* _Exercise directions_:
In the data below, the answer is the run of lines from the line containing "Sadbovač MINI JP plastový černý d4cm 50ks" through the line containing "Places to see in ( Tenterden - UK )", both included; print it exactly and nothing else.

[Short web captions]
★ ★ ★ ★
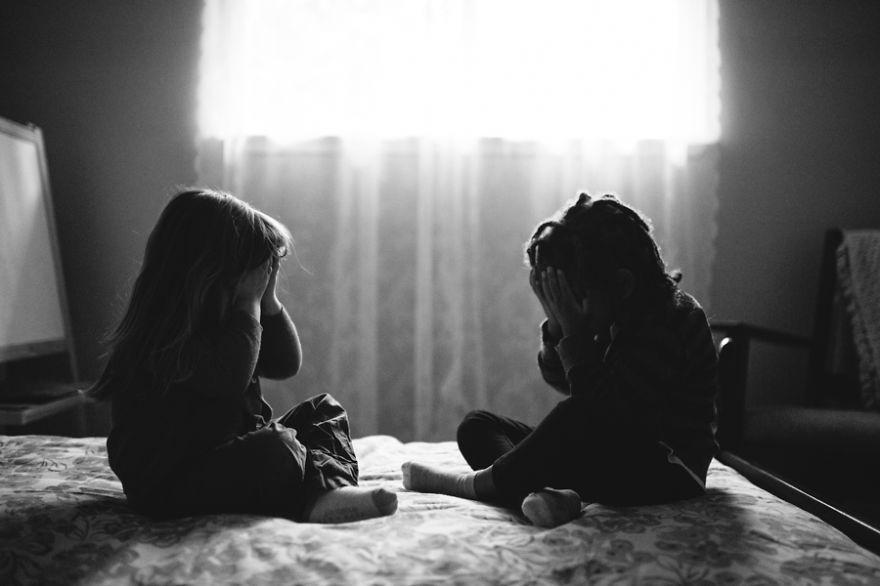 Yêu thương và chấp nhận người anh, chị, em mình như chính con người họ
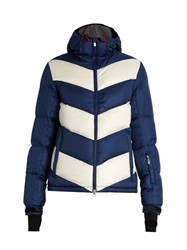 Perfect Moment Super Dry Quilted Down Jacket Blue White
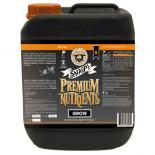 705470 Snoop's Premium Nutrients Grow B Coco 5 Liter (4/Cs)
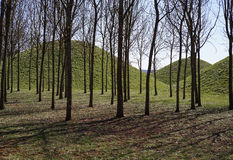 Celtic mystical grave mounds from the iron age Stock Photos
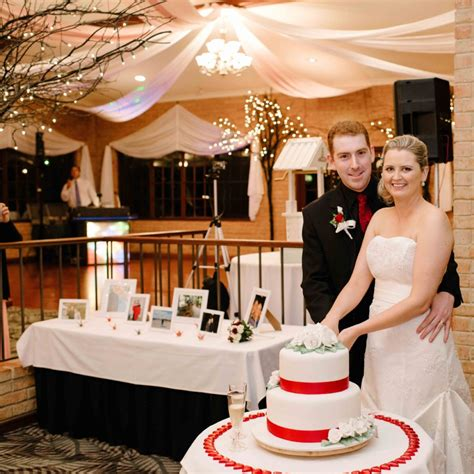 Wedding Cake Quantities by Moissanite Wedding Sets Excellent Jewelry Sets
★ ★ ★ ★
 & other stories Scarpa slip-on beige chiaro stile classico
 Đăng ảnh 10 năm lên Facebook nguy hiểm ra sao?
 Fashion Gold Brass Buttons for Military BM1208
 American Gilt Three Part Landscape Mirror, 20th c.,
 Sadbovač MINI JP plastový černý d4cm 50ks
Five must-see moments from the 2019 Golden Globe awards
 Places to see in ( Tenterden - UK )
★ ★ ★ ★
* _Answer area_:
 Sadbovač MINI JP plastový černý d4cm 50ks
Five must-see moments from the 2019 Golden Globe awards
 Places to see in ( Tenterden - UK )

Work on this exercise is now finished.